* _Task details_: Count the lines in the rows below that contain the word "there". Give only the number.

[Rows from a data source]
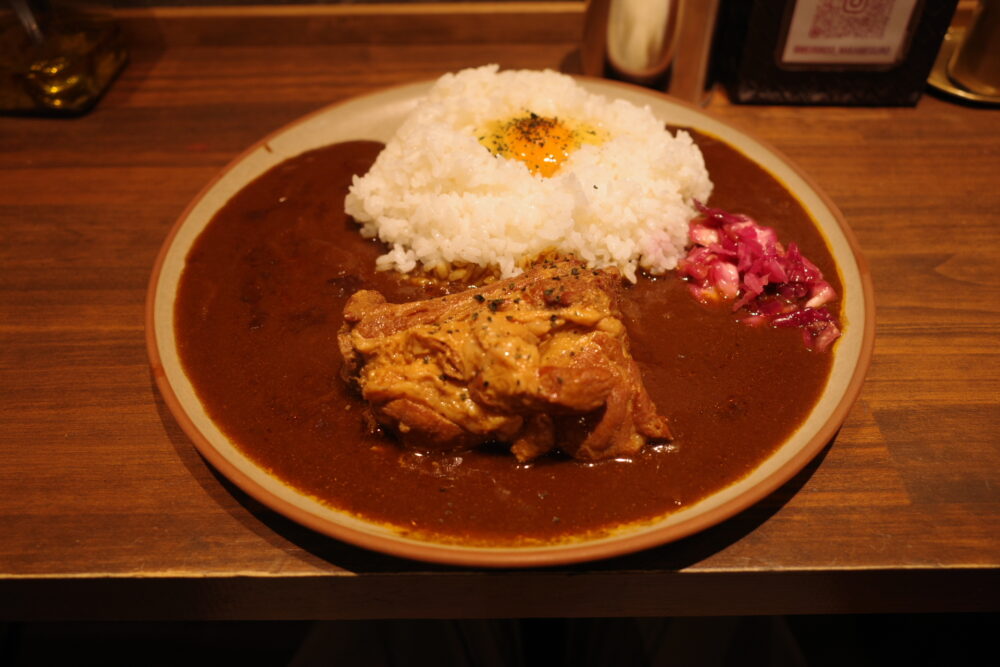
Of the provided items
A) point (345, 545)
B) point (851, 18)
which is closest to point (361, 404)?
point (345, 545)

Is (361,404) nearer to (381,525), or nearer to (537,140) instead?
(381,525)

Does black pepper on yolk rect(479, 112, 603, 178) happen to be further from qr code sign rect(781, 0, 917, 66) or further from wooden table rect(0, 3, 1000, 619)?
qr code sign rect(781, 0, 917, 66)

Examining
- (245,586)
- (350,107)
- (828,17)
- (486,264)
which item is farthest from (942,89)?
(245,586)

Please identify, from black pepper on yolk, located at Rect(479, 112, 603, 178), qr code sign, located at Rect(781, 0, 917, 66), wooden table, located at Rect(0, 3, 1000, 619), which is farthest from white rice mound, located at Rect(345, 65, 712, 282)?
qr code sign, located at Rect(781, 0, 917, 66)

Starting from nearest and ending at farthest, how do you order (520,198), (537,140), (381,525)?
(381,525), (520,198), (537,140)

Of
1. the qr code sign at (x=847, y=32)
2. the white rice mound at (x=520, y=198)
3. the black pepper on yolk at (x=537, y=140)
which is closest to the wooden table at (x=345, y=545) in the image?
the qr code sign at (x=847, y=32)
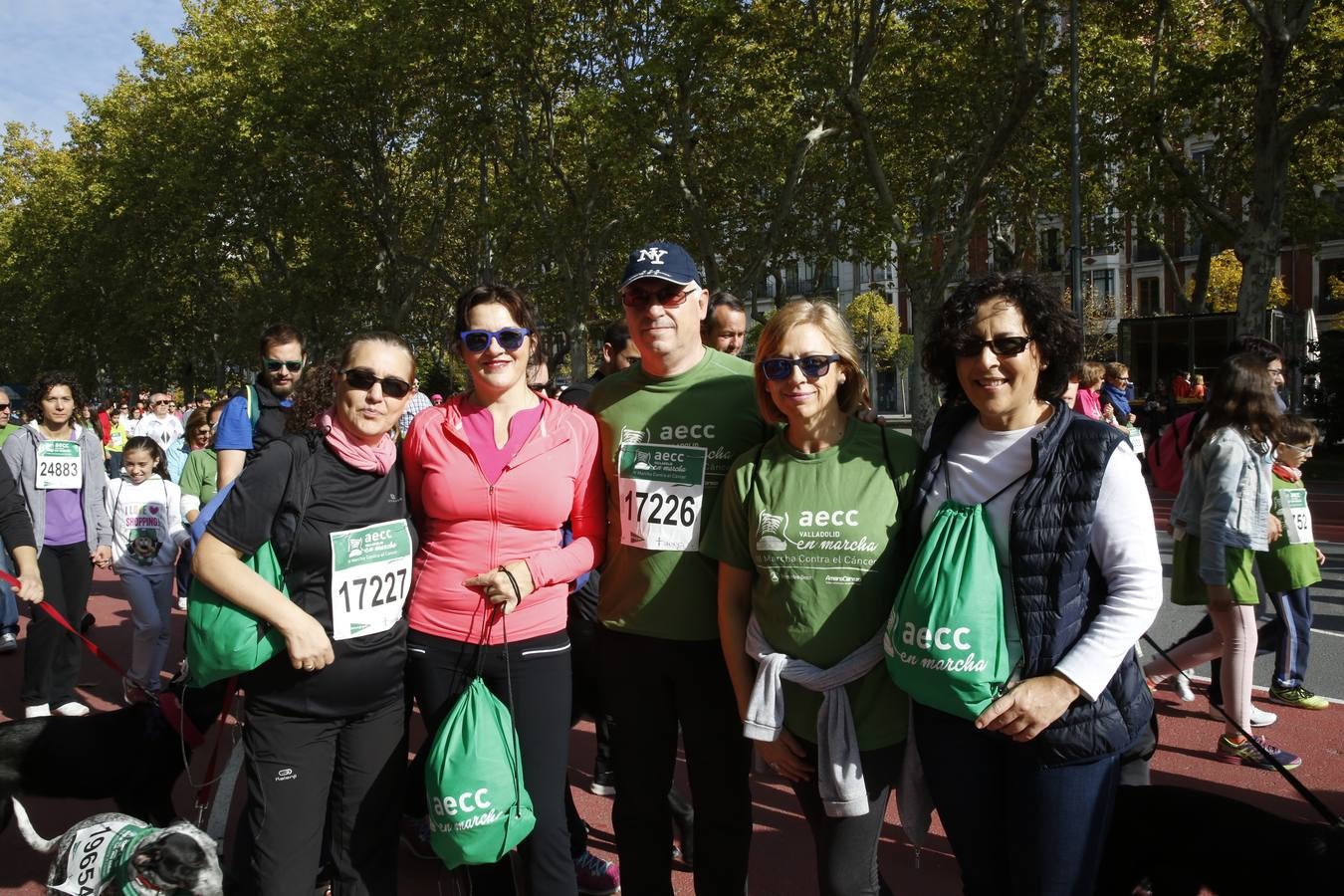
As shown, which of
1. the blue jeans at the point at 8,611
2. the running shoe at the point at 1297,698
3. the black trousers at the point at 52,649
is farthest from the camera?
the blue jeans at the point at 8,611

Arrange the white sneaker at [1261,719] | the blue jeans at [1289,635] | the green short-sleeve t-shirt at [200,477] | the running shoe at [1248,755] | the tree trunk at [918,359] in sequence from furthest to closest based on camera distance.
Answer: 1. the tree trunk at [918,359]
2. the green short-sleeve t-shirt at [200,477]
3. the blue jeans at [1289,635]
4. the white sneaker at [1261,719]
5. the running shoe at [1248,755]

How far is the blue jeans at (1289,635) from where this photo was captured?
207 inches

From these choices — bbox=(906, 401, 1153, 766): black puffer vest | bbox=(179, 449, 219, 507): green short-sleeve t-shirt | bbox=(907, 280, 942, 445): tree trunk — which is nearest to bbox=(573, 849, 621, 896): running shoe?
bbox=(906, 401, 1153, 766): black puffer vest

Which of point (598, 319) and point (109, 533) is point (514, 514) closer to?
point (109, 533)

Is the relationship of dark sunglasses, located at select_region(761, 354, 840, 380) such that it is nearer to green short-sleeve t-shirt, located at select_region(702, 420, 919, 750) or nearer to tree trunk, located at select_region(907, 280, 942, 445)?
green short-sleeve t-shirt, located at select_region(702, 420, 919, 750)

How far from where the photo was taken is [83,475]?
6145mm

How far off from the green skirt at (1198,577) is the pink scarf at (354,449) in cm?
388

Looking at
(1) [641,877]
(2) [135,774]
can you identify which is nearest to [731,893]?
(1) [641,877]

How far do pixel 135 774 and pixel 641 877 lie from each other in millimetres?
1969

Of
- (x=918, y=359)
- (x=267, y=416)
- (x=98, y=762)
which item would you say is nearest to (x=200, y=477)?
(x=267, y=416)

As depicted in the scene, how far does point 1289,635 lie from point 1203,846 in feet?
11.1

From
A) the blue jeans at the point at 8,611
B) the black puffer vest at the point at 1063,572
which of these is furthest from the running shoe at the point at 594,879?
the blue jeans at the point at 8,611

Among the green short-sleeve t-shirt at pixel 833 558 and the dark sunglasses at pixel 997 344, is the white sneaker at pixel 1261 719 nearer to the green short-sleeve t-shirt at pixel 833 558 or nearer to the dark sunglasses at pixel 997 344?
the green short-sleeve t-shirt at pixel 833 558

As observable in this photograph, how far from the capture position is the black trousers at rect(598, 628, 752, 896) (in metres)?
2.78
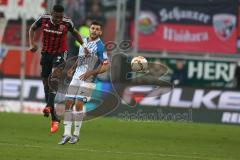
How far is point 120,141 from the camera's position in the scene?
17.5 metres

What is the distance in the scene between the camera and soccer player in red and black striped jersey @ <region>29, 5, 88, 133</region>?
16.4 m

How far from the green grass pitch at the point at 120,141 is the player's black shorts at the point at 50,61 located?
4.79 feet

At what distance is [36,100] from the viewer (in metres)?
25.9

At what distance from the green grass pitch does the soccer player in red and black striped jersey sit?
862mm

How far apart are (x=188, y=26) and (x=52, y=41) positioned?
37.0 feet

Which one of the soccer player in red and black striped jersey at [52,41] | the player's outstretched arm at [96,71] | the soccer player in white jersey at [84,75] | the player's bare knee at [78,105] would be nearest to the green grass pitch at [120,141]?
the soccer player in white jersey at [84,75]

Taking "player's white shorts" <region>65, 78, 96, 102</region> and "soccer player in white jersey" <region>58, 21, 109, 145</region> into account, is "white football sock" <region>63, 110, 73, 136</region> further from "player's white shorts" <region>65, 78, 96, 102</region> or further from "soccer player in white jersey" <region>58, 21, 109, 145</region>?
"player's white shorts" <region>65, 78, 96, 102</region>

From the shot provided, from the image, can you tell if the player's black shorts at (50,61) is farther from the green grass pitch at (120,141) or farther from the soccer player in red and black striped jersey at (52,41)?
the green grass pitch at (120,141)

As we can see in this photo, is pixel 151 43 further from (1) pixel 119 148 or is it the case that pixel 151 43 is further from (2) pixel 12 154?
(2) pixel 12 154

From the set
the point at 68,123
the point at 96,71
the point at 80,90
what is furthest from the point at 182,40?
the point at 68,123

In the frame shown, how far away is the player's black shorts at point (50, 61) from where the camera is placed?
17.0 metres

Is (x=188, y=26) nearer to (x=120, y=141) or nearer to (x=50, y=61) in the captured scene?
(x=120, y=141)

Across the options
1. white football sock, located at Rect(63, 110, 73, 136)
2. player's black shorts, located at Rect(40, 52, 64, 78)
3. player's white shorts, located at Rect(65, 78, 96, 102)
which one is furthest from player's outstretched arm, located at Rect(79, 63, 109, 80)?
player's black shorts, located at Rect(40, 52, 64, 78)

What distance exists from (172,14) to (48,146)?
41.4ft
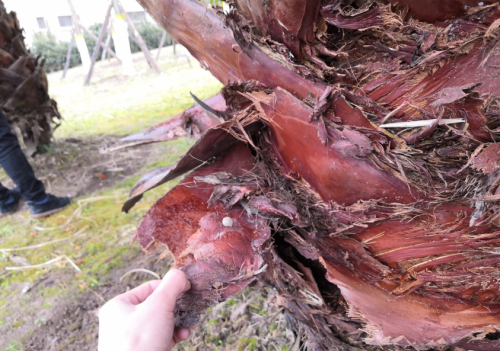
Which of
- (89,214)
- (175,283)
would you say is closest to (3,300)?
(89,214)

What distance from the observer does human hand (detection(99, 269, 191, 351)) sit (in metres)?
0.75

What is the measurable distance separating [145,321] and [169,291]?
0.09 metres

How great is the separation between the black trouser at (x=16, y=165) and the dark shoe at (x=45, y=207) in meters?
0.04

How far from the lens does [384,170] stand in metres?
0.71

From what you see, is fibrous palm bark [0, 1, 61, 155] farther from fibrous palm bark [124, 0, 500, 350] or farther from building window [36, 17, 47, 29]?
building window [36, 17, 47, 29]

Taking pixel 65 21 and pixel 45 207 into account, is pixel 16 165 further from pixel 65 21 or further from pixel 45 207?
pixel 65 21

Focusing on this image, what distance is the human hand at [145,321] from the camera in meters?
0.75

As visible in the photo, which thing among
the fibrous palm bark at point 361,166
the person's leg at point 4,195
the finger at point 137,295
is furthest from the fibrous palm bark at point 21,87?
the finger at point 137,295

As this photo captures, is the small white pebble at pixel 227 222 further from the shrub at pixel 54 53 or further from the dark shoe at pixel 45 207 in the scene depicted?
the shrub at pixel 54 53

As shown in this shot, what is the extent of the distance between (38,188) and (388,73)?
2617 mm

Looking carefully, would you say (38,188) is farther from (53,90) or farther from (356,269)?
(53,90)

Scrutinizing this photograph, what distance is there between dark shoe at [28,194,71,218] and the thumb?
6.96 feet

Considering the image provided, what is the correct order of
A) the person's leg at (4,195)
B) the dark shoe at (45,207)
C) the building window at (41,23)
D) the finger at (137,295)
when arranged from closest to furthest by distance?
1. the finger at (137,295)
2. the dark shoe at (45,207)
3. the person's leg at (4,195)
4. the building window at (41,23)

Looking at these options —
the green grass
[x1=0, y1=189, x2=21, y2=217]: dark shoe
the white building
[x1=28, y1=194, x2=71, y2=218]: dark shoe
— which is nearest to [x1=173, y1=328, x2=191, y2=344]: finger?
[x1=28, y1=194, x2=71, y2=218]: dark shoe
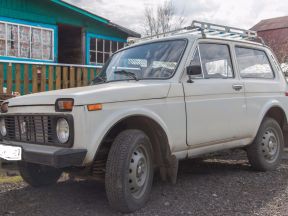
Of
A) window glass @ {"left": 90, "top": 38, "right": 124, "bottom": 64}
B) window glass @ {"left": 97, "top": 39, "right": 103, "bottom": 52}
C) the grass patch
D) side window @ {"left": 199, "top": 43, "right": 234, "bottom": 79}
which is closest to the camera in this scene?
side window @ {"left": 199, "top": 43, "right": 234, "bottom": 79}

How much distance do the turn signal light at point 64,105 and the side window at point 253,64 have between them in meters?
2.88

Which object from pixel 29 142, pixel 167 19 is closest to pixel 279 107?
pixel 29 142

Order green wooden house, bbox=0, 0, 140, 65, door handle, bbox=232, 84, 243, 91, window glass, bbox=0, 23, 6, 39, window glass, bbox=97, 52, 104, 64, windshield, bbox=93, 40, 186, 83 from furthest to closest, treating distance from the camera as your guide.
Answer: window glass, bbox=97, 52, 104, 64
green wooden house, bbox=0, 0, 140, 65
window glass, bbox=0, 23, 6, 39
door handle, bbox=232, 84, 243, 91
windshield, bbox=93, 40, 186, 83

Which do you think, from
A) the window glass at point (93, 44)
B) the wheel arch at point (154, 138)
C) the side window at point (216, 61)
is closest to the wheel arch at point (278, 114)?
the side window at point (216, 61)

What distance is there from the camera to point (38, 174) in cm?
500

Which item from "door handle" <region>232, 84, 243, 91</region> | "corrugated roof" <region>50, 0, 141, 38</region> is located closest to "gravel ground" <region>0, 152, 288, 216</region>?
"door handle" <region>232, 84, 243, 91</region>

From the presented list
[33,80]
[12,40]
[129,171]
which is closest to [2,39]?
[12,40]

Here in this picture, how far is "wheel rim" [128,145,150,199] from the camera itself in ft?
13.3

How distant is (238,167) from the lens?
6312 mm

* _Worked solution_: 2